**EXTRACTED TEXT:**
2. Attached Disks Examples

attached_disks = {
  # 1. Create a blank disk
  # The map key ("data-disk") is the primary identifier.
  data-disk = {
    auto_delete = false
    mode        = "READ_WRITE"
    initialize_params = {
      size = 100
      type = "pd-balanced"
    }
    # source is omitted entirely
  }

  # 2. Create a disk from a snapshot
  restored-data = {
    source = {
      snapshot = "projects/my-project/global/snapshots/my-snapshot"
    }
    initialize_params = {
      size = 500
      type = "pd-ssd"
    }
  }

  # 3. Attach an existing disk (overriding defaults)
  existing-backup = {
    device_name = "backup-mount" # Explicitly set device name for OS
    mode        = "READ_ONLY"
    source = {
      attach = "projects/my-project/zones/europe-west1-b/disks/my-existing-disk"
    }
  }
}

3. Feature and Options Grouping Strategy

Currently, compute-vm has a mix of top-level boolean toggles (confidential_compute, can_ip_forward, enable_display) and a catch-all options variable that houses advanced_machine_features, scheduling/spot configurations, and operational toggles.

To align with modern Fabric patterns, we will decompose these into logical *_config objects and structured variables. Crucially, almost all string field that maps to an API enum (e.g., provisioning_model, maintenance_interval) will include strict Terraform validation rules. nic_type will be an exception from this rule as the valid values depend on machine_type and there might be new types introduced in the future.

Proposed Groupings and Type Definitions

1. machine_type / Machine Configuration

Currently named instance_type, we will rename it to machine_type to align with GCP console and gcloud terminology. min_cpu_platform remains top-level. advanced_machine_features will be extracted from options into its own top-level block or kept flat.

2. scheduling_config (Replaces parts of options)

The google_compute_instance.scheduling block in Terraform handles spot instances, maintenance, and run durations. We will extract these from the current options variable into a dedicated scheduling_config object and add the missing modern attributes.

variable "scheduling_config" {
  description = "Scheduling configuration for the instance."
  type = object({
    automatic_restart    = optional(bool)   # Defaults to !spot
    maintenance_interval = optional(string) # NEW
    min_node_cpus        = optional(number) # NEW
    on_host_maintenance  = optional(string) # Defaults to MIGRATE or TERMINATE based on GPU/Spot
    provisioning_model   = optional(string) # "SPOT" or "STANDARD"
    termination_action   = optional(string)
    local_ssd_recovery_timeout = optional(object({ # NEW
      nanos   = optional(number)
      seconds = number
    }))
    max_run_duration = optional(object({
      nanos   = optional(number)
      seconds = number
    }))
    node_affinities = optional(map(object({
      values = list(string)
      in     = optional(bool, true)
    })), {})
  })
  default = {}
}

Example Usage:

scheduling_config = {
  provisioning_model          = "SPOT"
  termination_action   = "STOP"
  maintenance_interval        = "PERIODIC"

**EXTRACTED INFORMATION:**
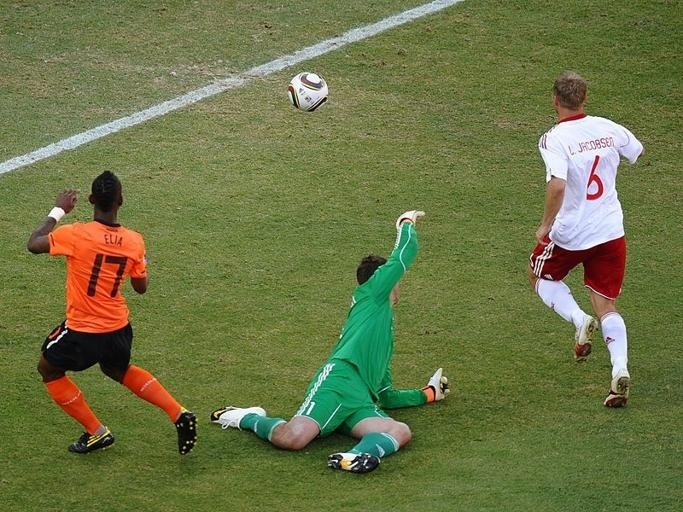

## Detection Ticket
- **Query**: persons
[213,208,450,474]
[529,69,645,407]
[26,171,197,455]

**WHAT TO DO:**
A - In the compute-vm design text, which string field is exempt from the strict Terraform validation rules, and why?
B - Extend the compute-vm design text, picking up right after its final line.

**FINAL RESULTS:**
A - nic_type is exempt, because its valid values depend on machine_type and new types might be introduced in the future.

B -
  node_affinities = {
    "compute.googleapis.com/node-group-name" = {
      values = ["my-node-group"]
    }
  }
}

3. confidential_compute (Updating to support SEV-SNP)

Currently a boolean. Since the Terraform block (confidential_instance_config) effectively only needs to know the type (SEV or SEV_SNP) when enabled, we will change this to a simple string to avoid a single-field object.

variable "confidential_compute" {
  description = "Confidential Compute configuration. Set to 'SEV' or 'SEV_SNP' to enable."
  type        = string
  default     = null # If null, feature is disabled
  validation {
    condition     = var.confidential_compute == null || contains(["SEV", "SEV_SNP"], coalesce(var.confidential_compute, "-"))
    error_message = "Allowed values are 'SEV' or 'SEV_SNP'."
  }
}

Example Usage:

confidential_compute = "SEV_SNP"

4. shielded_config

Remains an object, but we ensure its type signature uses strict optional() defaults mirroring current behavior.

variable "shielded_config" {
  description = "Shielded VM configuration of the instances."
  type = object({
    enable_secure_boot          = optional(bool, true)
    enable_vtpm                 = optional(bool, true)
    enable_integrity_monitoring = optional(bool, true)
  })
  default = null
}

Example Usage:

shielded_config = {
  enable_secure_boot = true
  enable_vtpm        = false
}

5. network_interfaces Enhancements

We will add the missing modern attributes directly to the existing list of objects:

• queue_count
• internal_ipv6_prefix_length

variable "network_interfaces" {
  description = "Network interfaces configuration. Use self links for Shared VPC, set addresses to null if not needed."
  type = list(object({
    network                     = string
    subnetwork                  = string
    alias_ips                   = optional(map(string), {})
    nat                         = optional(bool, false)
    network_tier                = optional(string)
    nic_type                    = optional(string)
    stack_type                  = optional(string)
    queue_count                 = optional(number) # NEW
    internal_ipv6_prefix_length = optional(number) # NEW
    addresses = optional(object({
      internal = optional(string)
      external = optional(string)
    }), null)
  }))
}

Example Usage:

network_interfaces = [{
  network                     = "my-vpc"
  subnetwork                  = "my-subnet"
  queue_count                 = 4
  internal_ipv6_prefix_length = 96
}]

6. network_performance_tier (NEW)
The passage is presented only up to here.